A 16-lens, post-processing dependent android brick -- next year...

http://www.fastcompany.com/3051941/tech-forecast/new-16-lens-pocket-sized-camera-aims-to-kick-bulky-dslrs-to-the-curb


----------



## Stu_bert (Oct 8, 2015)

distant.star said:


> .
> A 16-lens, post-processing dependent android brick -- next year...
> 
> http://www.fastcompany.com/3051941/tech-forecast/new-16-lens-pocket-sized-camera-aims-to-kick-bulky-dslrs-to-the-curb



When I envisaged what it would take to make a smartphone user step up to the next level, this is probably a little further on!! If they could release 3 lenses, in a smaller and cheaper package, say $300-400, then I think they might have a good chance. They should still offer the premium version, but pricing it more expensive than an entry dSLR or mirrorless is risky IMHO. Of course of interest to all here will be how quick it focuses 

There are rumours Apple and others will include a second lens in a future phone, and with a clever enough interface and software, a single zoom vs 3 fixed lenses is probably little difference - but maintains a better size for the consumer (thin & light) with the discrete lenses.
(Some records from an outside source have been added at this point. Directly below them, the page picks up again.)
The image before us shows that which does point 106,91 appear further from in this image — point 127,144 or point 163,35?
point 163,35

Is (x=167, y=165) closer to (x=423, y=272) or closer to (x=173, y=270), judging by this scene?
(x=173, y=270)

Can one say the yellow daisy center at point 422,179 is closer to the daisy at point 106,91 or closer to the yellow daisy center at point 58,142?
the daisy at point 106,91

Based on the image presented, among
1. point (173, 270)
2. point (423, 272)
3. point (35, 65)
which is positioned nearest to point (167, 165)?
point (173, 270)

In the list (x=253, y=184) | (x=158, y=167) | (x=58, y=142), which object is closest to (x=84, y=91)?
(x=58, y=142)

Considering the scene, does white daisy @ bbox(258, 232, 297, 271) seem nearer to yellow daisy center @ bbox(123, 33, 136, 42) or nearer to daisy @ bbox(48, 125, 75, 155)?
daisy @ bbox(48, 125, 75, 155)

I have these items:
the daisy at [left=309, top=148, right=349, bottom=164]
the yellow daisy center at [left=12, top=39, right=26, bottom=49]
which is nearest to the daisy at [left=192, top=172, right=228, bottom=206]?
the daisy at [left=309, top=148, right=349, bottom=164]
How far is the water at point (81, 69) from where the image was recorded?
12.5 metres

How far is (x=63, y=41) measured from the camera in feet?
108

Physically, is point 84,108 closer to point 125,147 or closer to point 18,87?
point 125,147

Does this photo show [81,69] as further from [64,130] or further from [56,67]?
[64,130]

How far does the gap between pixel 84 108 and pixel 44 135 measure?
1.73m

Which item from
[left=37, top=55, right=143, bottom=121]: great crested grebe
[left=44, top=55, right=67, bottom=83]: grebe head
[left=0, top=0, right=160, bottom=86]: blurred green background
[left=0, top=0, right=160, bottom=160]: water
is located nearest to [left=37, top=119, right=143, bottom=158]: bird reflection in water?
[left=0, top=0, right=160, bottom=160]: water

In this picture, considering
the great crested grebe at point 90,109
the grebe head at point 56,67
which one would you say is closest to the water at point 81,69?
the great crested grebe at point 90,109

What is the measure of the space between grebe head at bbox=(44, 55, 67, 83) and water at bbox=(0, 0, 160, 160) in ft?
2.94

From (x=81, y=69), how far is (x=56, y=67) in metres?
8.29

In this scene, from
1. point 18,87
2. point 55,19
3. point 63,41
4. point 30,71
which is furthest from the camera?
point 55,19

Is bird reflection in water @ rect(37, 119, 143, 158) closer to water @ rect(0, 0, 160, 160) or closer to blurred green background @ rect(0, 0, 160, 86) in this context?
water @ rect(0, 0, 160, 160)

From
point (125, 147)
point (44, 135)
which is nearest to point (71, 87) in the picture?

Interesting stuff, thanks for posting.


----------



## rs (Oct 8, 2015)

Some pretty amazing claims, and I'm all up for tech which delivers something new. However, I'm a little sceptical about it delivering anywhere near the level of the slick looking marketing material in real life. Time will tell...


----------



## 9VIII (Oct 13, 2015)

Another one trick pony trying to claim superiority over professional gear. Entirely underwhelming.
At least Llytro actually used new technology and wasn't just a faster way to stitch photos.

It does raise one good question though, is a sensor array a better idea than medium format sensors?
Four 35mm sensors with four 40mm Pancakes would make a pretty sweet landscape body, you would keep using the same lens mount and it wouldn't be any harder to transport than your classic large format bodies either.


----------



## Don Haines (Oct 13, 2015)

Photography is all about light....... the more light, the more you can do and the better the results.... The bigger the glass, the more light..... and that is why DSLRs will always beat phones.


----------



## benperrin (Oct 13, 2015)

We'll see. At this stage it's all just a marketing gimmick until they can prove that this type of camera can replace a dslr. I don't even think they are trying to replace a dslr, more aiming at the consumer market that doesn't know better. There are so many factors that make dslrs amazing, these new products usually address one or two of those factors and conveniently fail to mention any shortcomings.


----------



## Hector1970 (Oct 15, 2015)

I'm not going to buy this unless it has at least 16 stops of dynamic range. 

Interesting concept but until they display it head to head against something else that's 50mp it's hard to judge it.
If it was better I think they would be showing this.


----------



## LDS (Oct 15, 2015)

This technology is not new and is about merging different images taken at different focals and focusing distances into a single one. The final results depends on how well the merging algorithm is - for any image you could take. Anyway, a 35-150mm range is not something who can really replace bulky DLRS and some bulky 11mm or 600mm lenses...


----------